We then visualize attention weights learned for the functional domain, which is a 16306D vector. For the convenience of visualization, zeros are appended to this vector until it reaches the length of 16 384, which is reshaped to a
matrix, as shown in Figure 9F. We see that different regions of the weights learned for functional domain have diverse degrees of importance. Therefore, to achieve accurate enzyme function predictions, it is important to focus attention on important regions. Attention weights learned for transformer features are provided in Figure 9G, which indicates that many learned weights are in color RED, suggesting that the majority of transformer features are crucial for the enzyme function prediction tasks.
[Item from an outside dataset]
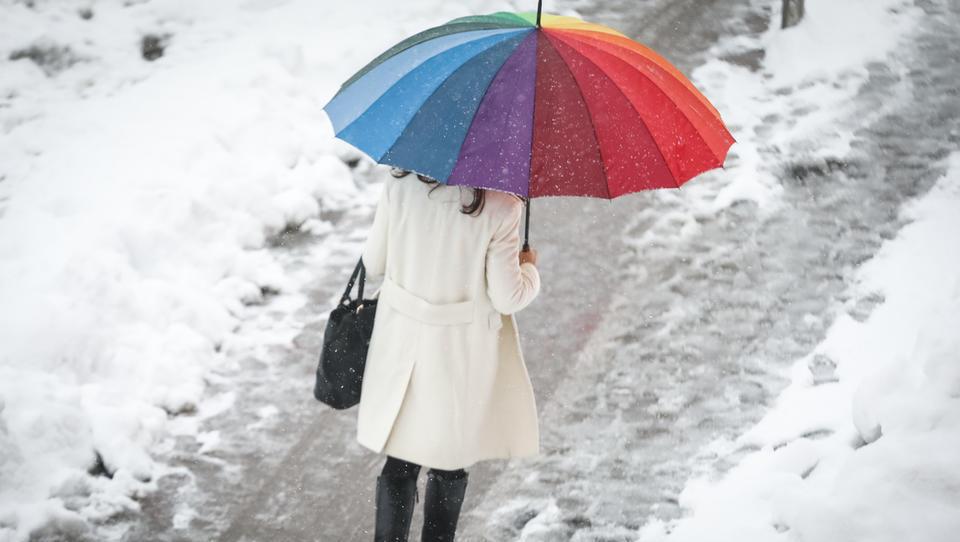 (foto) Nova pošiljka snega spet povzroča težave v prometu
This is consistent with the previous analysis that transformer features contain rich valuable protein biological knowledge, which can well distinguish the unique physical characteristics of various enzyme groups and improve the function prediction results.
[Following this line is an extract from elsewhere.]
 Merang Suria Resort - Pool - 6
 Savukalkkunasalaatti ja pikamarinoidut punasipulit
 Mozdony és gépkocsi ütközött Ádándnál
ifDEEPre detects key amino acid motifs of an exonuclease in the KNN dataset
The amino acid sequence of the studied protein in the KNN dataset is ‘MAGRKKAADFEQQLARLQEIVDALEGGDLPLEKSVALYKEGLGLARASREQLAKARNEIRLFTEGEVRDFDP EEGDDGDDR’, which is an exonuclease enzyme with EC number 3.1.11.6 (Figure 10A). This type of enzyme is mainly collected from the cells of desulfovibrio vulgaris subsp. The 3D structure of this enzyme obtained via AlphaFold is given in Figure 10B, which can degrade single-stranded DNA into several large acid-insoluble oligonucleotides and further degrade them into small oligonucleotides [43]. ifDEEPre correctly predicts the main class of this exonuclease protein by only taking its raw sequence as input, achieving a large confidence score of 0.9999974, which is located in the most frequent score range of the distributions of confidences (Figure 10H).
Figure 10.
ifDEEPre detects key motifs of an exonuclease in the KNN dataset and provides meaningful explanations on the contributions of different fragments and structures, which are highly consistent with the knowledge discovered by biomedical experts. (A) Detected key motifs and fragments from the whole exonuclease sequence. (B) Motif analysis in the 3D protein structure. (C) Attention weights learned for secondary structure. (D) Attention weights learned for solvent accessibility. (E) Attention weights learned for sequence encoding. (F) Attention weights learned for functional domains. (G) Attention weights learned for transformer embedding. (H) Location of the studied exonuclease in the whole confidence distribution of the enzyme prediction results on the KNN dataset.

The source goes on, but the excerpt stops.